Winning that second procedural vote would open the door for Reid to then easily destroy the Obamacare provision, leaving the government funding part of the bill alive.
From there, Reid could push to pass the bill, again relying on just the 54 Democratic votes he controls, and then send the bill back to the House.
A somewhat less theatrical turn could see Democrats introduce and approve a straight-forward, six-week extension of spending at the current level and send that over to the House.
While there are a number of technical obstacles to that approach, it would free Senators from both parties from having to go on record one way or the other on Obamacare, making it harder for conservatives to use the vote against them in future elections.
It would have the same effect as stripping the House bill of the Obamacare provision.
After the Senate finishes, the measure to fund the government must then return to the U.S. House of Representatives.
By then, October 1 will be rapidly approaching and a high-stakes game of which-chamber-will-blink-first could unfold.
DEBT CEILING UP NEXT
House Republicans next week hope to unveil a second important bill – one to prevent the U.S. government from defaulting on its debt sometime in October or November.
The legislation would raise the country’s $16.7 trillion borrowing limit, but Republicans again want to extract something from Democrats in return for the debt limit hike.
They have been talking about attaching yet another plan to the debt limit bill that would gut Obamacare, as well as forcing a controversial approval of the Keystone oil pipeline running from Canada to the U.S. Gulf of Mexico.
House Republicans say they also are looking at some tax provisions to possibly lop onto the debt limit bill.
Obama has warned Republicans against loading up the debt limit bill with unrelated items, saying he will not negotiate on a measure that in effect pays the government’s outstanding bills.
Passage of a loaded-up debt limit bill in the House likely would trigger a rerun of the stop-gap spending fight that is consuming Washington now.

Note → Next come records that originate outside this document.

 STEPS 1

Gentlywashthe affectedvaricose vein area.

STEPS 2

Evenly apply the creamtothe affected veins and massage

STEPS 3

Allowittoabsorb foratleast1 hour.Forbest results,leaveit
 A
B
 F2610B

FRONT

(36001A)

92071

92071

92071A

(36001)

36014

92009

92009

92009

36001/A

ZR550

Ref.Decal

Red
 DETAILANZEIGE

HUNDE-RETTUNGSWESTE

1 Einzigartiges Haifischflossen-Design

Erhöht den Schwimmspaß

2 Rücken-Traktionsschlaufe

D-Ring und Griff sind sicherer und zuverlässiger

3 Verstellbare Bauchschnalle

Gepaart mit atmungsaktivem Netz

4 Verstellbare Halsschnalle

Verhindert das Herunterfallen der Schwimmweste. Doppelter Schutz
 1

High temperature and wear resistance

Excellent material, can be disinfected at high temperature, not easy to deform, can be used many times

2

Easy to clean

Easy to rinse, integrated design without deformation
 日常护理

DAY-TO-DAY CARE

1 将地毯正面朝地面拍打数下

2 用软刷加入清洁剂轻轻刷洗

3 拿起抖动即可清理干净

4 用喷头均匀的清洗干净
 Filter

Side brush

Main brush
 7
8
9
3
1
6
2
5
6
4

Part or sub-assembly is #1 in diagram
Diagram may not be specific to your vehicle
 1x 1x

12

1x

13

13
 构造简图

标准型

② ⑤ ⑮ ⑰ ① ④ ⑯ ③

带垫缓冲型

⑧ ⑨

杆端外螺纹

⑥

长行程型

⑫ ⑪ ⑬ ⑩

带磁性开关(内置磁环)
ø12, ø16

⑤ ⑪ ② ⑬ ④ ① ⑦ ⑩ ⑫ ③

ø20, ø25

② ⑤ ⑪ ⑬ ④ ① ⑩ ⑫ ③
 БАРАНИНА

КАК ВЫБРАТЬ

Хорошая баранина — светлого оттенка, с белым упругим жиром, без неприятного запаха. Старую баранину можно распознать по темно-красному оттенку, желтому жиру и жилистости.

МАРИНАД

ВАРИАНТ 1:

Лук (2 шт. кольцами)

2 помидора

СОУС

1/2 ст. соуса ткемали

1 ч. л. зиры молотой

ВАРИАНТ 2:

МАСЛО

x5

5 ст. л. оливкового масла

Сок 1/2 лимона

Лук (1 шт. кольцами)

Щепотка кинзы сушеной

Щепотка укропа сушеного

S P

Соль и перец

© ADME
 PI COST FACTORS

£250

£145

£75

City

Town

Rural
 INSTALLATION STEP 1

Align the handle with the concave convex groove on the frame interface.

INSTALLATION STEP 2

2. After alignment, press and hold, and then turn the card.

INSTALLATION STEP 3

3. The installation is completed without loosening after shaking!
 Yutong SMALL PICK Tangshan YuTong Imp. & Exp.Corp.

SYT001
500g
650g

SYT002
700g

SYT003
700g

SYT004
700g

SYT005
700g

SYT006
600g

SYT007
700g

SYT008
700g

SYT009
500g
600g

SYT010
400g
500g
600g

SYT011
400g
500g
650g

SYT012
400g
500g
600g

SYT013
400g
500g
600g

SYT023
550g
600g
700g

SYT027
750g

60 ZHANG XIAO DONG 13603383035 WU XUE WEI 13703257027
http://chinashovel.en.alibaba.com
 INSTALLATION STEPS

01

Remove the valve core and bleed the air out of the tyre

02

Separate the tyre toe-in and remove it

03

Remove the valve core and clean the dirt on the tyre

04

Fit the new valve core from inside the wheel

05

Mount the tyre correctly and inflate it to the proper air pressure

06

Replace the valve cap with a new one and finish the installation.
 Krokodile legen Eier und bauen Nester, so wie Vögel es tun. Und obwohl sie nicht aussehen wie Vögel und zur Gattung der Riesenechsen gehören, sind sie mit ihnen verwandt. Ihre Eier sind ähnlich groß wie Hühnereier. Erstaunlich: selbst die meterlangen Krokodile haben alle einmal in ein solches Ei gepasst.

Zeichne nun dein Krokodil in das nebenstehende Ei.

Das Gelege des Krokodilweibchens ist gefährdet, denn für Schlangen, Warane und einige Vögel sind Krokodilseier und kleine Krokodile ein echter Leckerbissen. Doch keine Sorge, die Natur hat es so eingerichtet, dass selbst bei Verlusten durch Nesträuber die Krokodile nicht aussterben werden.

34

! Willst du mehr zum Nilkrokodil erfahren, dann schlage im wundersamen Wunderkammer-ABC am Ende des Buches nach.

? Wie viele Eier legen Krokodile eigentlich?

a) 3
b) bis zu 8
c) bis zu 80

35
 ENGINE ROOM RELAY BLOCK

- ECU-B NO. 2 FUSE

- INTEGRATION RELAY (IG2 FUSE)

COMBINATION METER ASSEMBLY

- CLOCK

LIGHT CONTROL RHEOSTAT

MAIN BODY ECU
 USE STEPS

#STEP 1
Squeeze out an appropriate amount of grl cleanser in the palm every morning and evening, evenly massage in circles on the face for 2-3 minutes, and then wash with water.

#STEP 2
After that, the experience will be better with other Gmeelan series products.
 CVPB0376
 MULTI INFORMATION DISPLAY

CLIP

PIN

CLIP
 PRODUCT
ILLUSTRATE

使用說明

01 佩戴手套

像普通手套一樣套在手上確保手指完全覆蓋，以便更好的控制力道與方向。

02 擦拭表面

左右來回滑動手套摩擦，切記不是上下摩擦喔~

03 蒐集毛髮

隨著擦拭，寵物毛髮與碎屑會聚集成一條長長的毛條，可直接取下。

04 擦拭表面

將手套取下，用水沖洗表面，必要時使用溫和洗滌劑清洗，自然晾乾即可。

The combat over the shutdown and the debt ceiling is to some extent a rerun of past fiscal showdowns that have consumed much of the past three years, since Republicans took control of the House in the 2010 elections.
With every one of them, standing of Congress among Americans, never very high, has sunk even lower.
Ironically, the approval rating of Congress was on its way up, reaching a one-year high of 19 percent, according to the September 5-8 Gallup poll.